Transformer-based large Language Models (LLMs) become increasingly important in various domains. However, the quadratic time complexity of attention operation poses a significant challenge for scaling to longer contexts due to the extremely high inference latency and GPU memory consumption for caching key-value (KV) vectors. This paper proposes RetrievalAttention, a training-free approach to accelerate attention computation. To leverage the dynamic sparse property of attention, RetrievalAttention builds approximate nearest neighbor search (ANNS) indexes upon KV vectors in CPU memory and retrieves the most relevant ones via vector search during generation. Due to the out-of-distribution (OOD) between query vectors and key vectors, off-the-shelf ANNS indexes still need to scan O(N) (usually 30% of all keys) data for accurate retrieval, which fails to exploit the high sparsity.
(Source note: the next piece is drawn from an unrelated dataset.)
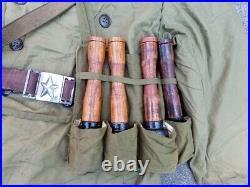 Korean War Chinese Communist Winter Uniform Hat bandoleer belt PVA Nork KPA cap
RetrievalAttention first identifies the OOD challenge of ANNS-based attention, and addresses it via an attention-aware vector search algorithm that can adapt to queries and only access 1--3% of data, thus achieving a sub-linear time complexity. RetrievalAttention greatly reduces the inference cost of long-context LLM with much lower GPU memory requirements while maintaining the model accuracy. Especially, RetrievalAttention only needs 16GB GPU memory for serving 128K tokens in LLMs with 8B parameters, which is capable of generating one token in 0.188 seconds on a single NVIDIA RTX4090 (24GB).